New oil refining policy likely to attract $15b
An investment of $15 billion is expected to be poured into new and existing oil refineries for project upgrade and establishing a deep-conversion facility with refining capacity of 400,000 barrels per day (bpd).
The capital injection is likely in the wake of attractive incentives proposed by the government in the budget for fiscal year 2021-22.
The policy incentives will help the existing refineries to become financially sustainable and upgrade their plants, but they will only be eligible for the incentives if they commit to plant upgrade.
An investment of about $4-5 billion is expected to be made in project upgrade, which will enable the refineries to produce environment-friendly Euro-5 petrol and diesel.
“All incremental revenue due to policy incentives will go into a reserve account and can only be withdrawn for the purpose of upgrade,” said Pakistan Refinery Limited (PRL) Chief Executive Officer Zahid Mir while talking to The Express Tribune.
“The Oil and Gas Regulatory Authority (Ogra) will monitor project progress and in case of delay the incentives can be suspended.”
Under the incentives, the refineries would be able to run at full capacity where most of the fuel oil would be converted into petrol and diesel, which would ensure fuel supply across the country and slash imports, he said.
Mir emphasised that Pakistan needed only one new refinery of a capacity of 400,000 bpd, adding “this together with the existing refineries will be enough for the next 20-year requirement of the country.”
The new oil refining policy would attract an investment of $10-15 billion into a new deep-conversion refinery of about 400,000 bpd, he said.
The new refinery along with the upgrade of existing refineries would be able to replace all the current petrol and diesel imports into the country, Mir said.
Pak Arab Refinery (Parco), a joint venture of Pakistan and Abu Dhabi, is also working on setting up a new refinery.
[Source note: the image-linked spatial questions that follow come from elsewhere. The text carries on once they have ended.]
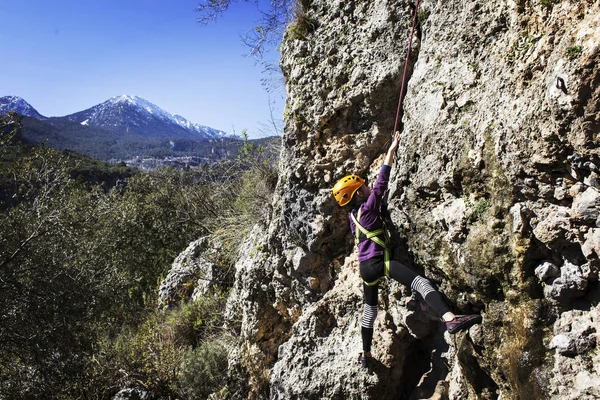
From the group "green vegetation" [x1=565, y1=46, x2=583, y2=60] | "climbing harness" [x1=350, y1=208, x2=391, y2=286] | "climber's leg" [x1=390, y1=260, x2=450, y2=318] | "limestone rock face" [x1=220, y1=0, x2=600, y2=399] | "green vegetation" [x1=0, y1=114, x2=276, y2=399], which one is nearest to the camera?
"green vegetation" [x1=565, y1=46, x2=583, y2=60]

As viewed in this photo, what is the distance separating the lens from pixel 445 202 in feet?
10.7

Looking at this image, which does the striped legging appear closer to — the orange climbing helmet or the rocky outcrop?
the orange climbing helmet

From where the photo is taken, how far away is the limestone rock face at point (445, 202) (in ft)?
8.18

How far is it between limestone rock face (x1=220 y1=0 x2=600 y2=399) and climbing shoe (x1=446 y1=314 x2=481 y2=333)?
0.08 m

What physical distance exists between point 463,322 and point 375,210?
1.24 metres

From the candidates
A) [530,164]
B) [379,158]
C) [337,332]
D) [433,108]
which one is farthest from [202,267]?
[530,164]

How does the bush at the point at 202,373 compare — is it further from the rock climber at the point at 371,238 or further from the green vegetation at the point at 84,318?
the rock climber at the point at 371,238

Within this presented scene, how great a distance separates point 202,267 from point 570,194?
7.89 meters

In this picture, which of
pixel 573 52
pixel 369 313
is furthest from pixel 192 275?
pixel 573 52

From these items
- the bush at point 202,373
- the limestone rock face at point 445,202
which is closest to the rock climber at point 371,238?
A: the limestone rock face at point 445,202

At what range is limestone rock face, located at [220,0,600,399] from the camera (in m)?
2.49

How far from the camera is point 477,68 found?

Saudi Arabia has also expressed its intention to set up a refinery in Pakistan.
A meeting on the draft Pakistan Oil Refining Policy 2021 was held at the Ministry of Finance on Tuesday. Federal Minister for Finance and Revenue Shaukat Tarin chaired the meeting. Federal minister for power, special assistant to prime minister (SAPM) on finance and revenue, SAPM on power, finance secretary, petroleum secretary, DG oil and representatives of oil refineries were present in the huddle.
On the occasion, Tarin decided that customs duty on motor spirit (petrol) and high-speed diesel (HSD) would be kept at 10% as already proposed in the Finance Bill 2021.
However, customs duty of 2.5% on crude oil will continue for one year only, ie 2021-22, thereafter it will go down to zero. Existing refineries will enjoy a 10-year income tax holiday on plant upgrade to produce fuel of Euro-V specifications.
It was decided in the meeting to remove the condition of deep conversion and 100,000bpd refining capacity for getting the incentives proposed in the new oil refining policy. The government will also approve a 20-year income tax holiday for the new deep-conversion refineries. Refineries had called for withdrawing the general sales tax (GST) on crude oil, but Tarin said that it would continue in order to fulfil an International Monetary Fund (IMF) loan condition.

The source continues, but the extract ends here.